§ **PROBLEM**: Once you reach the line containing "New Era Cleveland" in the entries below, write out that line and each one after it down to the line containing "Cute little boy doing karate", exactly and with nothing added.

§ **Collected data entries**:
Start of Block
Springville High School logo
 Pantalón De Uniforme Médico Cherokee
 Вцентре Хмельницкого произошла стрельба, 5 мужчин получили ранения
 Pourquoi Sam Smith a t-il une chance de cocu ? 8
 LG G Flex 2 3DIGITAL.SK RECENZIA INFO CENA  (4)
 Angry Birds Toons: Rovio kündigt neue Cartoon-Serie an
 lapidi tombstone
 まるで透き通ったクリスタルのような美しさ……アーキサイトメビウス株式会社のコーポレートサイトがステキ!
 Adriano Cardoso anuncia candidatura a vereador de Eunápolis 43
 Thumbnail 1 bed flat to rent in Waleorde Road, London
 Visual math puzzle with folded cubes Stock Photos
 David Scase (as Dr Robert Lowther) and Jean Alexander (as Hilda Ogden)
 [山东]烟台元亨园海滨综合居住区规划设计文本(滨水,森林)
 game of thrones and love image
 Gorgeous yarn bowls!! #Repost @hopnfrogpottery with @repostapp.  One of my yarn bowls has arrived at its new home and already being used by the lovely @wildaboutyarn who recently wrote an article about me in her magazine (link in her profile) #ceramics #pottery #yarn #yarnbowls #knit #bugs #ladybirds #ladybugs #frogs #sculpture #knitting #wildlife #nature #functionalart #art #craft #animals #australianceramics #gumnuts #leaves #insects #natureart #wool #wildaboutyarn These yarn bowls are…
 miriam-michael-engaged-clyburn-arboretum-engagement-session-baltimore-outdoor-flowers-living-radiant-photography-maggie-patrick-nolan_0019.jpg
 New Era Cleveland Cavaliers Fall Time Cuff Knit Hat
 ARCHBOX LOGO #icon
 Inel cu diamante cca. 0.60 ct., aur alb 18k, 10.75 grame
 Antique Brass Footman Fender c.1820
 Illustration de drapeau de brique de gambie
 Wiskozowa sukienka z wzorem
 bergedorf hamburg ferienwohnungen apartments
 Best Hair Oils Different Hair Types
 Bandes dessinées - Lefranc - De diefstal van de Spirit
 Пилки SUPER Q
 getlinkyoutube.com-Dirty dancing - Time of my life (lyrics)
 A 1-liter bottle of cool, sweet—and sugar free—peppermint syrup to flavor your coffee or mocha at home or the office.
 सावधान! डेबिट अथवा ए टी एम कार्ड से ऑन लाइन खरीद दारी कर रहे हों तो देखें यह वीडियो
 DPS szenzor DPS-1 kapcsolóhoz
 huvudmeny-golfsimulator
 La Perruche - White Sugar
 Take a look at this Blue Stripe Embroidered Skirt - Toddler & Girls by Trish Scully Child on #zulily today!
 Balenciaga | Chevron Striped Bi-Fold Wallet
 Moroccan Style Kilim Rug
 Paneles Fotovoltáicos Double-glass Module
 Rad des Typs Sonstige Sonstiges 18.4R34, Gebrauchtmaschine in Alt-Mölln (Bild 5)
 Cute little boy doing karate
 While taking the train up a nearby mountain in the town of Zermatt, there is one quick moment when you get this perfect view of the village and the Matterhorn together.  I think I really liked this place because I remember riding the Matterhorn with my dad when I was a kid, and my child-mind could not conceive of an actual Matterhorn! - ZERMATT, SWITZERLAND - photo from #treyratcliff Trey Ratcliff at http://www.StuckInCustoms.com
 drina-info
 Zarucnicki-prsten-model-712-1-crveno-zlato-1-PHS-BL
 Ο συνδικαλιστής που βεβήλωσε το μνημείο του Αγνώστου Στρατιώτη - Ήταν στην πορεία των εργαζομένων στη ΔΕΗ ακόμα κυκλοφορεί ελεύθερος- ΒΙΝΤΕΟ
End of Block
§ **RESPONSE AREA**:
 New Era Cleveland Cavaliers Fall Time Cuff Knit Hat
 ARCHBOX LOGO #icon
 Inel cu diamante cca. 0.60 ct., aur alb 18k, 10.75 grame
 Antique Brass Footman Fender c.1820
 Illustration de drapeau de brique de gambie
 Wiskozowa sukienka z wzorem
 bergedorf hamburg ferienwohnungen apartments
 Best Hair Oils Different Hair Types
 Bandes dessinées - Lefranc - De diefstal van de Spirit
 Пилки SUPER Q
 getlinkyoutube.com-Dirty dancing - Time of my life (lyrics)
 A 1-liter bottle of cool, sweet—and sugar free—peppermint syrup to flavor your coffee or mocha at home or the office.
 सावधान! डेबिट अथवा ए टी एम कार्ड से ऑन लाइन खरीद दारी कर रहे हों तो देखें यह वीडियो
 DPS szenzor DPS-1 kapcsolóhoz
 huvudmeny-golfsimulator
 La Perruche - White Sugar
 Take a look at this Blue Stripe Embroidered Skirt - Toddler & Girls by Trish Scully Child on #zulily today!
 Balenciaga | Chevron Striped Bi-Fold Wallet
 Moroccan Style Kilim Rug
 Paneles Fotovoltáicos Double-glass Module
 Rad des Typs Sonstige Sonstiges 18.4R34, Gebrauchtmaschine in Alt-Mölln (Bild 5)
 Cute little boy doing karate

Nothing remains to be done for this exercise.